The muscles of the back can be divided into three groups – superficial, intermediate and intrinsic:

  • Superficial: associated with movements of the shoulder.
  • Intermediate: associated with movements of the thoracic cage.
  • Deep: associated with movements of the vertebral column.

The deep muscles develop embryologically in the back, and are thus described as intrinsic muscles. The superficial and intermediate muscles do not develop in the back, and are classified as extrinsic muscles.

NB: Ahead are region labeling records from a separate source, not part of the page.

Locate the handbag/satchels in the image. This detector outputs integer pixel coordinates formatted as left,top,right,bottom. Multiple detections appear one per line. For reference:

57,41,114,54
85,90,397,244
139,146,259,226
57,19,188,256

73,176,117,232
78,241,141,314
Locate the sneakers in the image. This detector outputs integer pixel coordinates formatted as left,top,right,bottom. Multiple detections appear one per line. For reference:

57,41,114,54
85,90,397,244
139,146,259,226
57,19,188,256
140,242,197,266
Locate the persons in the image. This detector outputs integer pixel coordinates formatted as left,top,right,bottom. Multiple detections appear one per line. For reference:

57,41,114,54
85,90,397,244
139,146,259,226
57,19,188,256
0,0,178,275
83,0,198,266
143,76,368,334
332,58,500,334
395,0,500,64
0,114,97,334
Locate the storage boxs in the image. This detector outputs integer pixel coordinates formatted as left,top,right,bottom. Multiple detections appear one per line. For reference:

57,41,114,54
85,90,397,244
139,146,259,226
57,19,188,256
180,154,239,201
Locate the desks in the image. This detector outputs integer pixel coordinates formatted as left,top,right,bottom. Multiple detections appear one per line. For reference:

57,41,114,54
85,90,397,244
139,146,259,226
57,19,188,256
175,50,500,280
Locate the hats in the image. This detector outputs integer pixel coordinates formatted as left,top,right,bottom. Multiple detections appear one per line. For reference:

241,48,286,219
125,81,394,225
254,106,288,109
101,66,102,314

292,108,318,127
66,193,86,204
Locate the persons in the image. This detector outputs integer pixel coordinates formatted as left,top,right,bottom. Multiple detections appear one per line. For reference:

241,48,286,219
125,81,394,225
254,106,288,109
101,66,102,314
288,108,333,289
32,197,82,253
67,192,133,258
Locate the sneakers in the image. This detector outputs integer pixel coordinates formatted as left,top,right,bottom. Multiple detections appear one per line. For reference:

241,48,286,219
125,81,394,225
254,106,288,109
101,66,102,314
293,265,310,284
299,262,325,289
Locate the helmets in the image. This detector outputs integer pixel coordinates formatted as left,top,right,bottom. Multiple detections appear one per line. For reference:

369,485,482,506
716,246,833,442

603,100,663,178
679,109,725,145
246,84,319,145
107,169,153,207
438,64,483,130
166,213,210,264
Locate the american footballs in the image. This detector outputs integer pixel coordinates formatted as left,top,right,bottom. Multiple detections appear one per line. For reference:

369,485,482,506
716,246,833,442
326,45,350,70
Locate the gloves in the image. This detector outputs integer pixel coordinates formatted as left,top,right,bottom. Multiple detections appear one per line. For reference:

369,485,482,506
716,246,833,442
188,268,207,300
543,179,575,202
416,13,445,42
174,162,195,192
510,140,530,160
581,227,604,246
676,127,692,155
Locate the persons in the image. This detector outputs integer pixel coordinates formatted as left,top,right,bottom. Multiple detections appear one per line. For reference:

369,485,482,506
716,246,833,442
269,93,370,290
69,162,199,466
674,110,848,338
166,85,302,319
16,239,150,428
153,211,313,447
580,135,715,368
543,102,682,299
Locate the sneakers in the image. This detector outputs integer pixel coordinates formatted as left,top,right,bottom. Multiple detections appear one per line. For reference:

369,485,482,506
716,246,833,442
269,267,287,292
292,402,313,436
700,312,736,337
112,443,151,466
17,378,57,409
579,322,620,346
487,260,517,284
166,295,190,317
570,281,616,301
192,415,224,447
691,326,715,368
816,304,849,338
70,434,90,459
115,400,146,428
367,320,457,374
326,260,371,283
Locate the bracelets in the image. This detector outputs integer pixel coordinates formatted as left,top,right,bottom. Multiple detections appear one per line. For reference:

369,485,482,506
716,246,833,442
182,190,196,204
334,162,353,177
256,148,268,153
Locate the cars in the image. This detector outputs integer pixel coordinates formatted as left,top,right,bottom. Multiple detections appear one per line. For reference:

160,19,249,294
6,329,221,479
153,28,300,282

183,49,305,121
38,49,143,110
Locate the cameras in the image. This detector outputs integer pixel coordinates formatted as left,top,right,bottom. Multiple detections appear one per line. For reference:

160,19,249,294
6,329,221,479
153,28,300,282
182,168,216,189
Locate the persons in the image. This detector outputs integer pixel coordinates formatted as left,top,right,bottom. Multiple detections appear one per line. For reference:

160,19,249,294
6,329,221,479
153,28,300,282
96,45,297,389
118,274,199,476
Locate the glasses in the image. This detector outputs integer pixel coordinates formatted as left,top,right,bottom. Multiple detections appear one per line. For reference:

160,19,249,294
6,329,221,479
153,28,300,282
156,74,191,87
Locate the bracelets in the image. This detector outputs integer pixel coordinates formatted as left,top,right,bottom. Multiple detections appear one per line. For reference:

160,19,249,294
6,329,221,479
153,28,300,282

The deep muscles of the back are well-developed, and collectively extend from the sacrum to the base of the skull. They are associated with the movements of the vertebral column, and the control of posture. The muscles themselves are covered by deep fascia, which plays a key role in their organization.
Anatomically, the deep back (intrinsic) muscles can be divided into three layers:

Superficial layer

The superficial muscles are also known as the Spinotransversales. There are two muscles in this group: Splenius Capitis and Splenius Cervicis. They are both associated with movements of the head and neck. They are located on the posterolateral aspect of the neck, covering the deeper neck muscles.

Intermediate layer

There are three intermediate intrinsic back muscles: the Iliocostalis, Longissimus and Spinalis. Together these muscles form a column, known as the Sacrospinalis – Erector Spinae. The Sacrospinalis – Erector Spinae is situated posterolaterally to spinal column, between the vertebral spinous processes and the costal angle of the ribs. All three muscles have a common tendinous origin, which arises from: Lumbar and lower thoracic vertebrae, Sacrum, Posterior aspect of iliac crest, Sacroiliac and supraspinous ligaments.

Deep layer

The deep intrinsic muscles are located underneath the erector spinae. They are a group of short muscles, associated with the transverse and spinous processes of the vertebral column.

  • There are three major muscles known collectively as the Transversospinalis: the Semispinalis, Multifidus and Rotatores.
  • And two Minor groups: Interspinales (that some authors consider part of the Transversospinalis) and Intertransversarii.